Speaking on NBC television's "Meet the Press," Daley said: "We are looking at the options. The issue of the reserves is one we are considering. It is something that only is done - and has been done - in very rare occasions. There's a bunch of factors that have to be looked at. And it is just not the price."
"All matters have to be on the table when you see the difficulty coming out of this economic crisis we're in and the fragility," Daley added.
Congress has pressured the Obama administration to look to the emergency oil supply to ease consumers' fears over rising gasoline prices, which are threatening again to top $4 per gallon at US gas stations.
Higher oil prices could undermine the fragile US economic recovery and politically damage President Barack Obama as he moves toward his 2012 re-election bid.
While the White House has said governments around the world had options, including oil reserves, that could be used to prevent an inflationary price spiral due to oil supply disruptions, none have taken the rare step of tapping into their oil reserves.
US oil prices jumped on Friday to more than $3 a barrel to $105.17, their highest level since September 2008, as fighting in Libya worsened and protests in the Middle East intensified.
The International Energy Agency said the revolt in Africa's third-largest producer had blocked about 60 percent of Libya's 1.6 million bpd (barrels per day) oil output, largely due to the flight of thousands of foreign oil workers.
On Thursday, US Treasury Secretary Timothy Geithner played down the risks to the oil supply from political disturbances in the oil-rich Middle East and North Africa in testimony before a congressional panel.
He said there was "considerable" spare oil production capacity around the world and "substantial" reserves on hand.

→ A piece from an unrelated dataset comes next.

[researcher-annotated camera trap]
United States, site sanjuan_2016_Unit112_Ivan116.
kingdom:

"If necessary, those reserves could be mobilised to help mitigate the effect of a severe, sustained supply disruption," Geithner told the US Senate Foreign Relations Committee.

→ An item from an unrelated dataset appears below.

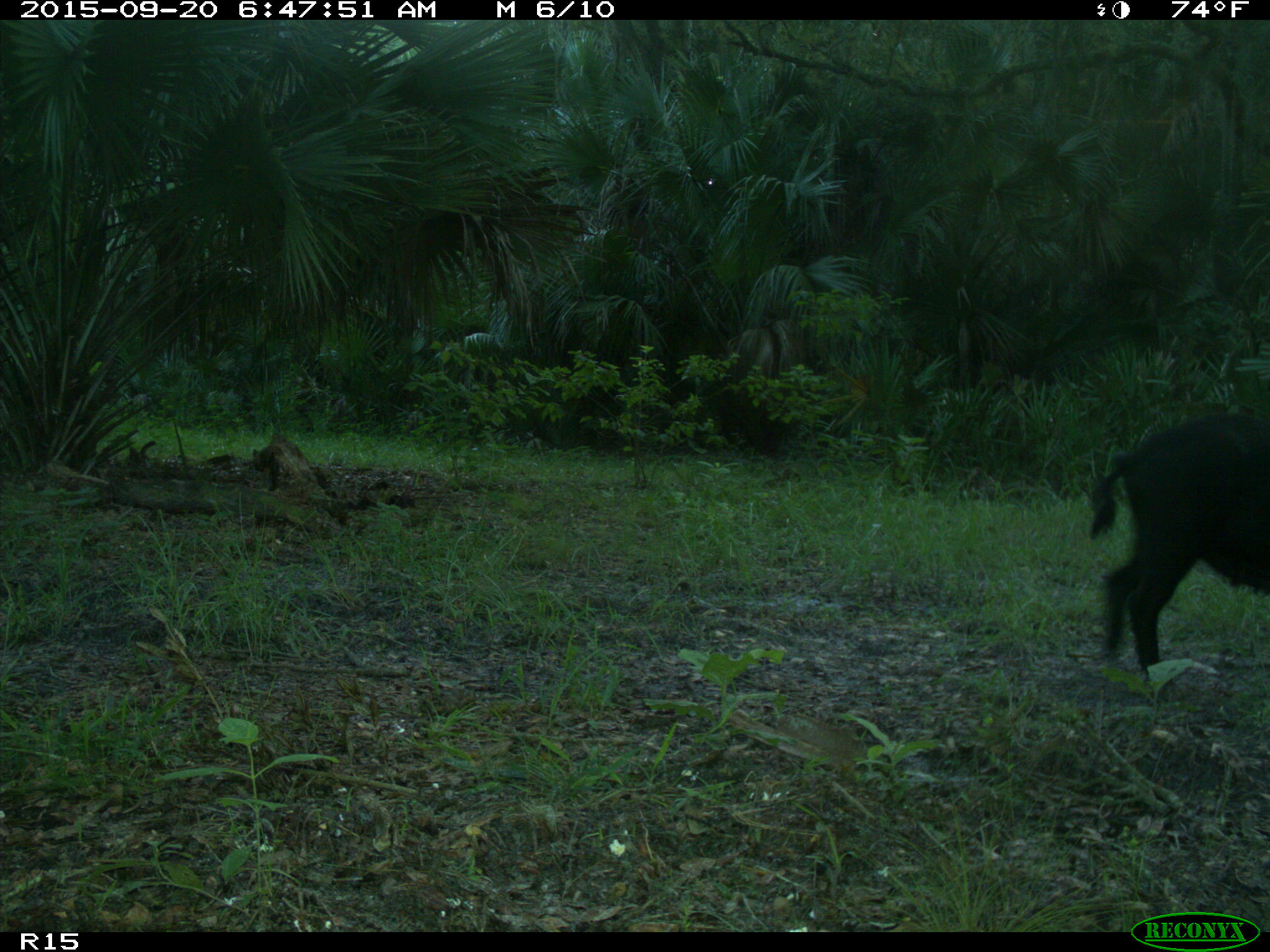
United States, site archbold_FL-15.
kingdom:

Geithner said high food and oil prices were causing hardships in many parts of the world. But he said Americans were feeling less impact.
There has been support among Senate Democrats for tapping America's emergency oil supply to cool gasoline prices.

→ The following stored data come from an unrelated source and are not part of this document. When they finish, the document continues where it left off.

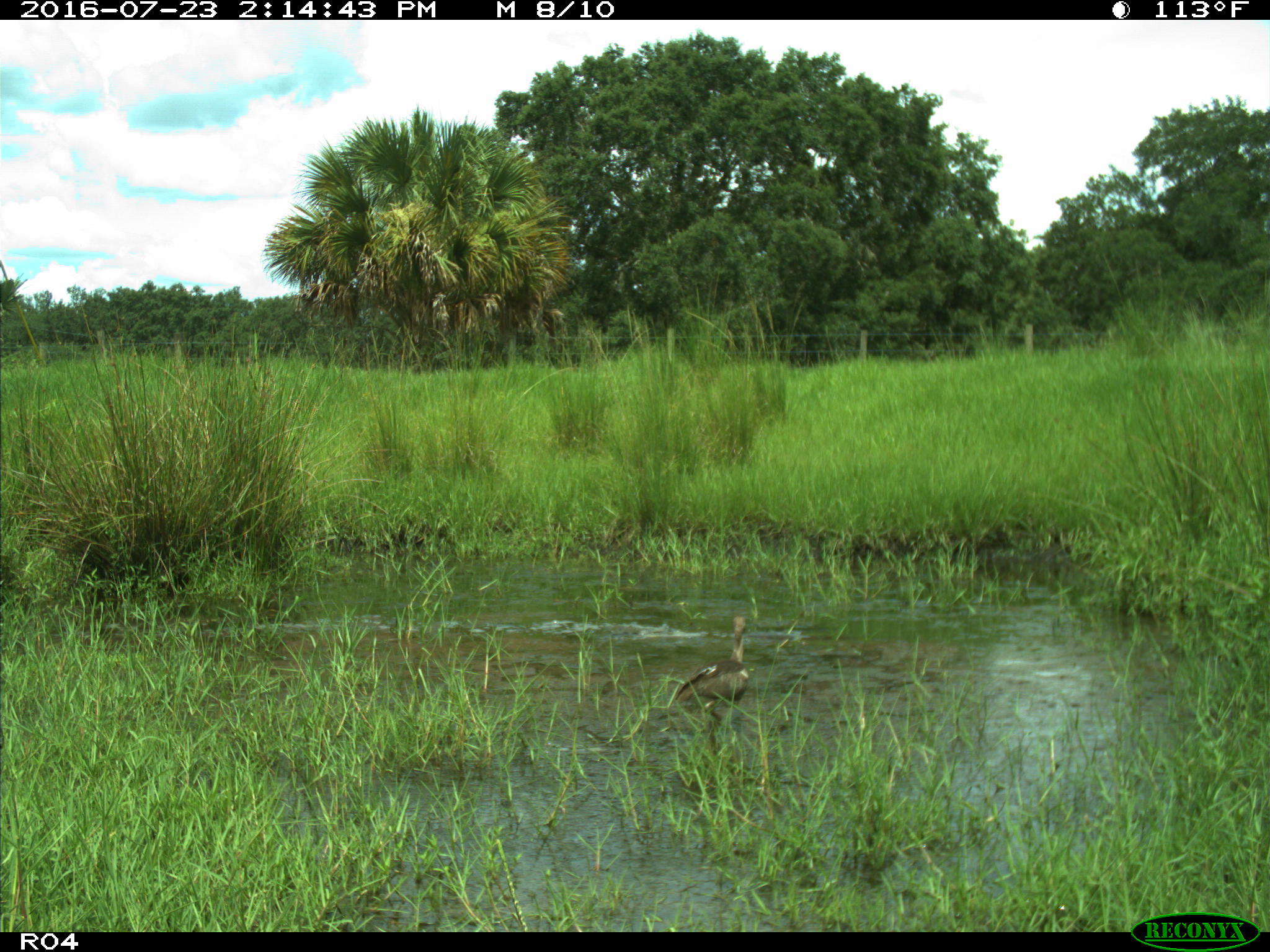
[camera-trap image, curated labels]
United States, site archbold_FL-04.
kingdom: Animalia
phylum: Chordata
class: Aves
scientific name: Aves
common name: birds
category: unidentified bird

Senator Jay Rockefeller urged Obama on Thursday to allow a "limited draw-down" from the oil reserves, to "protect our national security by preventing or reducing the adverse impact of an oil shortage."
But Republican Senator Lamar Alexander, speaking on CNN's "State of the Union" on Sunday, said he would not support the oil reserve drawdown.
On Wednesday, US Energy Secretary Steven Chu ruled out releasing oil from the reserve, saying ramped-up oil production in Saudi Arabia should lower the crude price.
"That's going to mitigate the price increase," he told reporters. "We're hoping market forces will take care of this."
Tapping the Strategic Petroleum Reserve, created in the mid-1970s after the Arab oil embargo, is a relatively rare event. It has been US policy to turn to the emergency supply only when faced with a major supply disruption.
It was last done in 2005 following Hurricane Katrina, helping to drive oil prices down by about 9 percent.